## Start DATA LINES
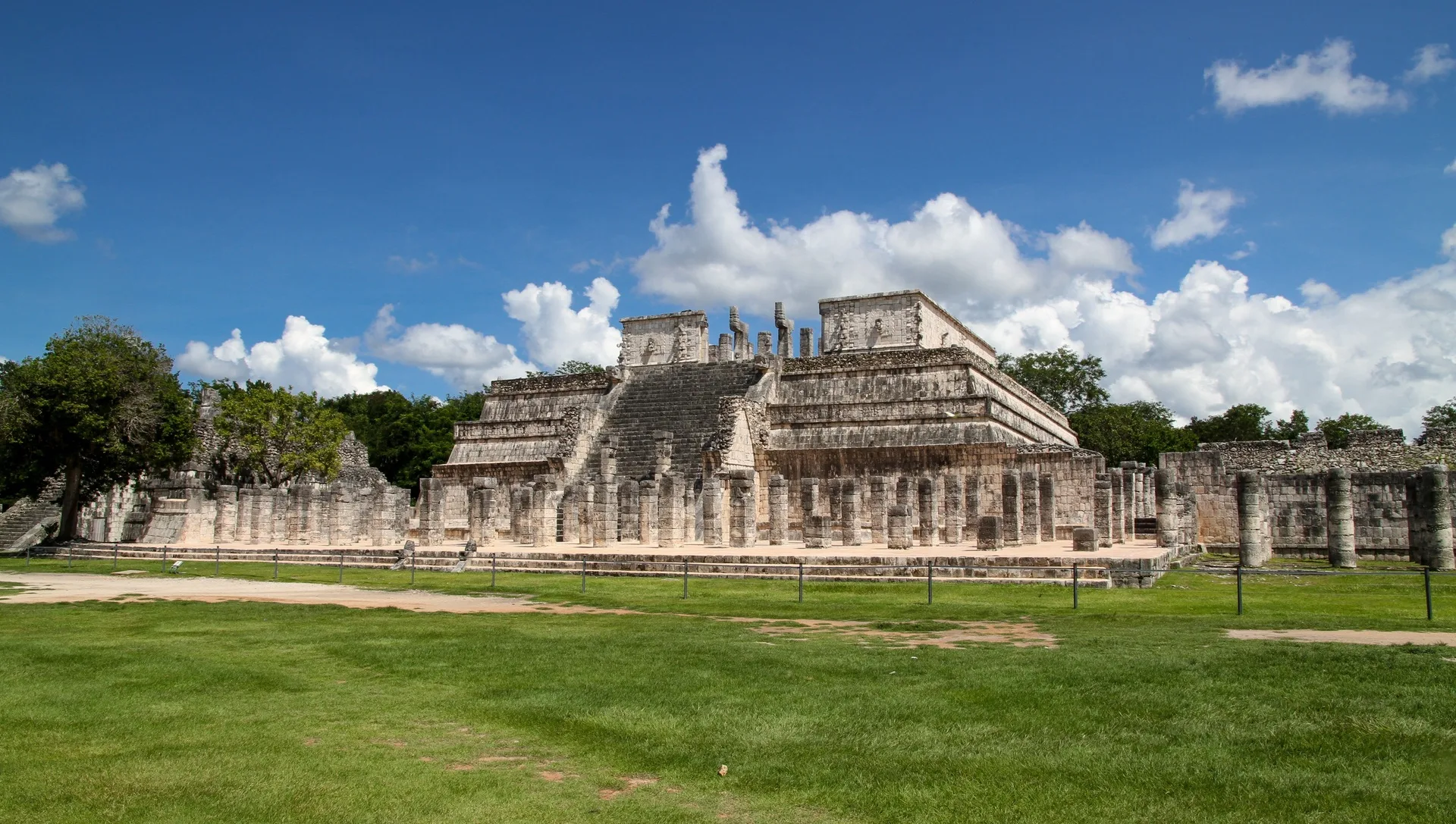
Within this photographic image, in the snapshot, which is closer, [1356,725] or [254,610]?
[1356,725]

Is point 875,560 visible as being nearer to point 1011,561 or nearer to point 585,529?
point 1011,561

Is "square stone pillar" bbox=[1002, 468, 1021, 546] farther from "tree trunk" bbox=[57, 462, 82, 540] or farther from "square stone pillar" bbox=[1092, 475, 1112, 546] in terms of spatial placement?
"tree trunk" bbox=[57, 462, 82, 540]

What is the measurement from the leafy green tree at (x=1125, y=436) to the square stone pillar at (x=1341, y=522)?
102ft

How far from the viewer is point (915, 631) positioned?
456 inches

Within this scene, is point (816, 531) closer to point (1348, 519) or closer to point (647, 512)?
point (647, 512)

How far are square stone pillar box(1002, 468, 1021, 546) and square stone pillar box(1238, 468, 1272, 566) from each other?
4734mm

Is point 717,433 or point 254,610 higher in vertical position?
point 717,433

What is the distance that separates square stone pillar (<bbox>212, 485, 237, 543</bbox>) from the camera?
106 ft

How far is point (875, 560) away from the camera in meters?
19.3

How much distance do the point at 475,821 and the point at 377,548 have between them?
2263 cm

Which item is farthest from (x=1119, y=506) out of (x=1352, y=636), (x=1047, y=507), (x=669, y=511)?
(x=1352, y=636)

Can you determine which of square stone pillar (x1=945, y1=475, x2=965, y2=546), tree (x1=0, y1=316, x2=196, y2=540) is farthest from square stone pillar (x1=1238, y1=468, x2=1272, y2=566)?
tree (x1=0, y1=316, x2=196, y2=540)

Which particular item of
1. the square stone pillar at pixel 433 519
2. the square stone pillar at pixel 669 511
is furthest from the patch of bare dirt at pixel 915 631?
the square stone pillar at pixel 433 519

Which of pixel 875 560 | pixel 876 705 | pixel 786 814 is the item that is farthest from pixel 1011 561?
pixel 786 814
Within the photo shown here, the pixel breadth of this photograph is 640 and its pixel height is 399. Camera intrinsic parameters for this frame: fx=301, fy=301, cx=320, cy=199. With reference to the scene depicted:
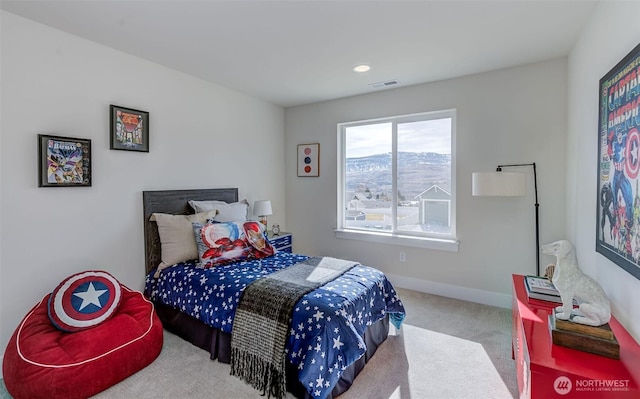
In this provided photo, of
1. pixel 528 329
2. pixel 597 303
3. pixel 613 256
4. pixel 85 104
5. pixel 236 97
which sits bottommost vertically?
pixel 528 329

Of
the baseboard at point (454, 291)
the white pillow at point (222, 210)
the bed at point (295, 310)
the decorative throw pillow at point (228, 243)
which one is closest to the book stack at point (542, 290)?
the bed at point (295, 310)

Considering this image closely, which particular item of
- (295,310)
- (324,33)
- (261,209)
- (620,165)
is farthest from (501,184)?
(261,209)

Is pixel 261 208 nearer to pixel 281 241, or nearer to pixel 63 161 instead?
pixel 281 241

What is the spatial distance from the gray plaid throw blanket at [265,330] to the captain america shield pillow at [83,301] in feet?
3.25

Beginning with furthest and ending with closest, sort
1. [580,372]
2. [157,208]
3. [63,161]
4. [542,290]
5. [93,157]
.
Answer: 1. [157,208]
2. [93,157]
3. [63,161]
4. [542,290]
5. [580,372]

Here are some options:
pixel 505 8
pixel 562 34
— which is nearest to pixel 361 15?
pixel 505 8

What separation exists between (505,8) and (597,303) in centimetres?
189

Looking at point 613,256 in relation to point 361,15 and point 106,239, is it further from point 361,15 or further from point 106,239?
point 106,239

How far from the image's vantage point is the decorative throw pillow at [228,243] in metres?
2.65

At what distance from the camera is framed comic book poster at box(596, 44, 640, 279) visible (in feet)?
4.50

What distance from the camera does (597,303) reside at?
1432 mm

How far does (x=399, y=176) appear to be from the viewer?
381 centimetres

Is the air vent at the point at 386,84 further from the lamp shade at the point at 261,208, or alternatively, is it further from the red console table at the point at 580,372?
the red console table at the point at 580,372

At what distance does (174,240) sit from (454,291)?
3.02 metres
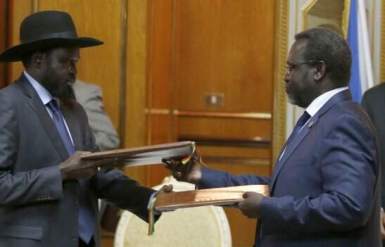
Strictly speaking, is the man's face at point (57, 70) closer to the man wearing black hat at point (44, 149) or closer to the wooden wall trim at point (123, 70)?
the man wearing black hat at point (44, 149)

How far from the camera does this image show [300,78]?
330 centimetres

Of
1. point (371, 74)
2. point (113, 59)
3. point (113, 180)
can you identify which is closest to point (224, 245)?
point (113, 180)

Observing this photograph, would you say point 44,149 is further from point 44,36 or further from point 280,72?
point 280,72

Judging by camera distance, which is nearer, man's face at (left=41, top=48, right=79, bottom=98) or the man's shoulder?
man's face at (left=41, top=48, right=79, bottom=98)

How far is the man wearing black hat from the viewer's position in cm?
340

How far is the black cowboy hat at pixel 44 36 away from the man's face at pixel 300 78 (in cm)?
84

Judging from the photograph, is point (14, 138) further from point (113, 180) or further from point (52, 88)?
point (113, 180)

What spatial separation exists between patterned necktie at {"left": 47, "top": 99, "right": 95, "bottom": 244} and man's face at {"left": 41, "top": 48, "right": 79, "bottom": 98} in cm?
6

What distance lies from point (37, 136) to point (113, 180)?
0.47m

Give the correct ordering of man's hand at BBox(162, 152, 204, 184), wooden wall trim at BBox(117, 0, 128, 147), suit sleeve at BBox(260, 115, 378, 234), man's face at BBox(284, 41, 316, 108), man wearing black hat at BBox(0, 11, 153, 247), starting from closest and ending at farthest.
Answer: suit sleeve at BBox(260, 115, 378, 234), man's face at BBox(284, 41, 316, 108), man wearing black hat at BBox(0, 11, 153, 247), man's hand at BBox(162, 152, 204, 184), wooden wall trim at BBox(117, 0, 128, 147)

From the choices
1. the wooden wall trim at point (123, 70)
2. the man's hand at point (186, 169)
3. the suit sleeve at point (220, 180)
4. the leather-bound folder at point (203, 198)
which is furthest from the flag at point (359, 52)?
the leather-bound folder at point (203, 198)

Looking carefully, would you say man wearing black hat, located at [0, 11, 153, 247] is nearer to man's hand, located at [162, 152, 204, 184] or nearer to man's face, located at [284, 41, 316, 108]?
man's hand, located at [162, 152, 204, 184]

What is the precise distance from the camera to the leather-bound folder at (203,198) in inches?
126

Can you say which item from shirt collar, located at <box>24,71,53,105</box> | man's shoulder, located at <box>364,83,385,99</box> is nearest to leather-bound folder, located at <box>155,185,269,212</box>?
shirt collar, located at <box>24,71,53,105</box>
## End DATA LINES
__STATED TASK__:
Each entry above is to be written out again unchanged, apart from the pictures, which are left out.

__SOLUTION__:
Within this photographic image, in the snapshot, which is closer, [1356,725] or [254,610]?
[1356,725]

Is point 875,560 visible as being nearer to point 1011,561 or nearer to point 585,529?
point 1011,561

Is "square stone pillar" bbox=[1002, 468, 1021, 546] farther from "tree trunk" bbox=[57, 462, 82, 540] or farther from "square stone pillar" bbox=[1092, 475, 1112, 546] in terms of spatial placement?
"tree trunk" bbox=[57, 462, 82, 540]

What is the measurement from the leafy green tree at (x=1125, y=436) to the square stone pillar at (x=1341, y=522)?
102ft

How far from the viewer is point (915, 631) positioned?
456 inches

Within this scene, is point (816, 531) closer to point (1348, 519) or closer to point (647, 512)?
point (647, 512)

How far are square stone pillar box(1002, 468, 1021, 546) and square stone pillar box(1238, 468, 1272, 566) from each other?
4734mm

Is point 717,433 or point 254,610 higher in vertical position?
point 717,433

What is the distance that separates square stone pillar (<bbox>212, 485, 237, 543</bbox>) from the camera?
106 ft

How far is point (875, 560) away from the camera in meters?
19.3

How much distance do the point at 475,821 and the point at 377,548 have between them?
2263 cm

Which item is farthest from (x=1119, y=506) out of (x=1352, y=636), (x=1047, y=507), (x=669, y=511)?
(x=1352, y=636)

Can you determine which of square stone pillar (x1=945, y1=475, x2=965, y2=546), tree (x1=0, y1=316, x2=196, y2=540) is farthest from square stone pillar (x1=1238, y1=468, x2=1272, y2=566)?
tree (x1=0, y1=316, x2=196, y2=540)

Which particular item of
1. the square stone pillar at pixel 433 519
2. the square stone pillar at pixel 669 511
is furthest from the patch of bare dirt at pixel 915 631?
the square stone pillar at pixel 433 519

Which of pixel 875 560 | pixel 876 705 | pixel 786 814 is the item that is farthest from pixel 1011 561?
pixel 786 814
Within the photo shown here, the pixel breadth of this photograph is 640 and its pixel height is 399. Camera intrinsic parameters for this frame: fx=301, fy=301, cx=320, cy=199. With reference to the scene depicted:
In this provided photo, of
1. pixel 528 329
2. pixel 597 303
3. pixel 613 256
4. pixel 85 104
5. pixel 236 97
which sits bottommost vertically?
pixel 528 329

Of
the baseboard at point (454, 291)
the white pillow at point (222, 210)
the bed at point (295, 310)
the decorative throw pillow at point (228, 243)
which one is closest to the book stack at point (542, 290)?
the bed at point (295, 310)

Considering this image closely, which particular item of
- (295,310)
- (324,33)
- (261,209)
- (620,165)
is farthest from (501,184)?
(261,209)

Is pixel 261 208 nearer to pixel 281 241, or nearer to pixel 63 161 instead?
pixel 281 241

What is the spatial distance from the gray plaid throw blanket at [265,330] to the captain america shield pillow at [83,301] in feet?
3.25

Beginning with furthest and ending with closest, sort
1. [580,372]
2. [157,208]
3. [63,161]
4. [542,290]
5. [93,157]
.
Answer: 1. [157,208]
2. [93,157]
3. [63,161]
4. [542,290]
5. [580,372]

Here are some options:
pixel 505 8
pixel 562 34
— which is nearest to pixel 361 15?
pixel 505 8

What separation exists between (505,8) and (597,303) in centimetres?
189

Looking at point 613,256 in relation to point 361,15 and point 106,239, is it further from point 361,15 or further from point 106,239?
point 106,239

How far from the image's vantage point is the decorative throw pillow at [228,243] in metres?
2.65

At what distance from the camera is framed comic book poster at box(596, 44, 640, 279) visible (in feet)?
4.50

What distance from the camera does (597,303) reside at?
1432 mm

How far does (x=399, y=176) appear to be from the viewer?
381 centimetres

Is the air vent at the point at 386,84 further from the lamp shade at the point at 261,208, or alternatively, is it further from the red console table at the point at 580,372?
the red console table at the point at 580,372

At what distance does (174,240) sit from (454,291)?
3.02 metres
Strictly speaking, is the man's face at point (57, 70) closer to the man wearing black hat at point (44, 149) or closer to the wooden wall trim at point (123, 70)?
the man wearing black hat at point (44, 149)

How far from the camera does this image show [300,78]?
330 centimetres

Of
1. point (371, 74)
2. point (113, 59)
3. point (113, 180)
can you identify which is closest to point (224, 245)?
point (113, 180)

Observing this photograph, would you say point 44,149 is further from point 44,36 or further from point 280,72?
point 280,72

Judging by camera distance, which is nearer, man's face at (left=41, top=48, right=79, bottom=98) or the man's shoulder?
man's face at (left=41, top=48, right=79, bottom=98)

How far is the man wearing black hat from the viewer's position in cm?
340

How far is the black cowboy hat at pixel 44 36 away from the man's face at pixel 300 78 (in cm)?
84

Judging from the photograph, is point (14, 138) further from point (113, 180) or further from point (52, 88)?
point (113, 180)

What spatial separation exists between patterned necktie at {"left": 47, "top": 99, "right": 95, "bottom": 244} and man's face at {"left": 41, "top": 48, "right": 79, "bottom": 98} in cm?
6

What distance lies from point (37, 136) to point (113, 180)?
0.47m

Give the correct ordering of man's hand at BBox(162, 152, 204, 184), wooden wall trim at BBox(117, 0, 128, 147), suit sleeve at BBox(260, 115, 378, 234), man's face at BBox(284, 41, 316, 108), man wearing black hat at BBox(0, 11, 153, 247), starting from closest and ending at farthest.
Answer: suit sleeve at BBox(260, 115, 378, 234), man's face at BBox(284, 41, 316, 108), man wearing black hat at BBox(0, 11, 153, 247), man's hand at BBox(162, 152, 204, 184), wooden wall trim at BBox(117, 0, 128, 147)

From the choices
1. the wooden wall trim at point (123, 70)
2. the man's hand at point (186, 169)
3. the suit sleeve at point (220, 180)
4. the leather-bound folder at point (203, 198)
which is furthest from the flag at point (359, 52)?
the leather-bound folder at point (203, 198)

Looking carefully, would you say man wearing black hat, located at [0, 11, 153, 247] is nearer to man's hand, located at [162, 152, 204, 184] or nearer to man's face, located at [284, 41, 316, 108]?
man's hand, located at [162, 152, 204, 184]

What is the precise distance from the camera to the leather-bound folder at (203,198) in inches?
126

Can you say which item from shirt collar, located at <box>24,71,53,105</box> | man's shoulder, located at <box>364,83,385,99</box> is nearest to leather-bound folder, located at <box>155,185,269,212</box>?
shirt collar, located at <box>24,71,53,105</box>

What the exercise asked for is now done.